Social Coordination in Older Adulthood: A Dual-Process Model

Background/Study Context: In a variety of collaborative circumstances, participants must adopt the perspective of a partner and establish a shared mental representation that helps mediate common understanding. This process is referred to as social coordination. Here, the authors investigate the effect of aging on social coordination and consider separately the component processes related to perspective-taking and working memory. Methods: Twelve young adults and 14 older adults completed an experimental, language-based coordination task. Subjects were asked to describe a scene with sufficient detail so that a conversational partner could identify a target object in the context of other, competing objects that shared a variable number of features. Trials varied in the information available to the partner (perspective-taking demand) and in the number of competing objects present in the scene (working memory demand).
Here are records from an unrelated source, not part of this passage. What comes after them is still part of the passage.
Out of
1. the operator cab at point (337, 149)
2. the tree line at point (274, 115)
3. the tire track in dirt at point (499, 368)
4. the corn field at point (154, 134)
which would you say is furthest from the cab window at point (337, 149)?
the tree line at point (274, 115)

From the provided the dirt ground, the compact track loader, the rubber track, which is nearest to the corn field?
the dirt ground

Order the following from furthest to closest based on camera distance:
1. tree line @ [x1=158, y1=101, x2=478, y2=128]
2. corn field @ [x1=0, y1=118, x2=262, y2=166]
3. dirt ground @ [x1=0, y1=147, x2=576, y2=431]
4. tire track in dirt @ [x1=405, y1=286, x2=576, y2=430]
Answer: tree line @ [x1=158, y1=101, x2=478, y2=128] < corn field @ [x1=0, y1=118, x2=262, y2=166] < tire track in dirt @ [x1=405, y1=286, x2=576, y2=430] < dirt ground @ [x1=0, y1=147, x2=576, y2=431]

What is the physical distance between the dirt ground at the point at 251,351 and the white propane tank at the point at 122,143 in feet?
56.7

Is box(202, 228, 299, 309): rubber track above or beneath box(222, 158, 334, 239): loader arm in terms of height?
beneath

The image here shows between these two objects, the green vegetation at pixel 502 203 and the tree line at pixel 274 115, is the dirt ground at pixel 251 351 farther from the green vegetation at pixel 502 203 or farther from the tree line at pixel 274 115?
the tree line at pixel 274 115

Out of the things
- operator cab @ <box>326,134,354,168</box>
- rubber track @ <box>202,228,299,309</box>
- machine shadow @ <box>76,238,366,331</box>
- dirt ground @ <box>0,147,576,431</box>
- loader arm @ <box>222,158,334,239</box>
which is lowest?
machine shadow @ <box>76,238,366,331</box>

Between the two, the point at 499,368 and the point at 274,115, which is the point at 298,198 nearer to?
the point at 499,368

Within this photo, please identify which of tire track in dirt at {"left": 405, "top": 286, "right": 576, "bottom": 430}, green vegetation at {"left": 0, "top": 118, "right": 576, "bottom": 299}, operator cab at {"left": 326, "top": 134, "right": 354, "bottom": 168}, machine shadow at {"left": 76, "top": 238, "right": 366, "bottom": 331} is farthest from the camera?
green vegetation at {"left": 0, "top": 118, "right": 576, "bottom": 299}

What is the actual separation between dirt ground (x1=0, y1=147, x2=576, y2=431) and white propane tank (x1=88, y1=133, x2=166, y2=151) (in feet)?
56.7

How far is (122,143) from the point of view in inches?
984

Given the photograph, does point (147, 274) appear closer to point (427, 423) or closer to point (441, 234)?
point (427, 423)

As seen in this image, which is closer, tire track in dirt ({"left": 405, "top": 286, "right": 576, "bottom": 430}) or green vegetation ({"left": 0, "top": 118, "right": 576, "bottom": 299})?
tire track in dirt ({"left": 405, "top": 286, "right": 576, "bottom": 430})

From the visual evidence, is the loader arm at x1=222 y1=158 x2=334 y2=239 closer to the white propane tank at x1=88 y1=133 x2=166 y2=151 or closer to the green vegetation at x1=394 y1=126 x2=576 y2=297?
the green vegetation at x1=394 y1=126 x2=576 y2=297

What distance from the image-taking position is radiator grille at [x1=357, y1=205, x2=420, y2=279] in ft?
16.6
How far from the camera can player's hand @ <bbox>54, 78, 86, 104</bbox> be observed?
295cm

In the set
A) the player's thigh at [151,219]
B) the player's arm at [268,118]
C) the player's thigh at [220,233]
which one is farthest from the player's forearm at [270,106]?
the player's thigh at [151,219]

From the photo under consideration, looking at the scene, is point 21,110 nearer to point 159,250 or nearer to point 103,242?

Responses were scored according to adjective use. Results: Results indicated that social coordination performance decreases with age. Whereas young adults performed close to ceiling, older adults were only precise in 49.70% of trials. In analyses examining perspective-taking conditions with no competitors, older adults were consistently impaired relative to young adults; in analyses examining the number of competitors during the simplest perspective-taking condition, both older and younger adults became more impaired with increasing numbers of competitors. Conclusion: The experimental data suggest that social coordination decreases with age, which may affect communicative efficacy. Older adults’ tendency to provide insufficient responses suggests a limitation in perspective-taking, and the pattern of decline in common ground performance with increasing competitors suggests that this is independent of working memory decline. In sum, our results suggest that social coordination deficits in aging may be multifactorial.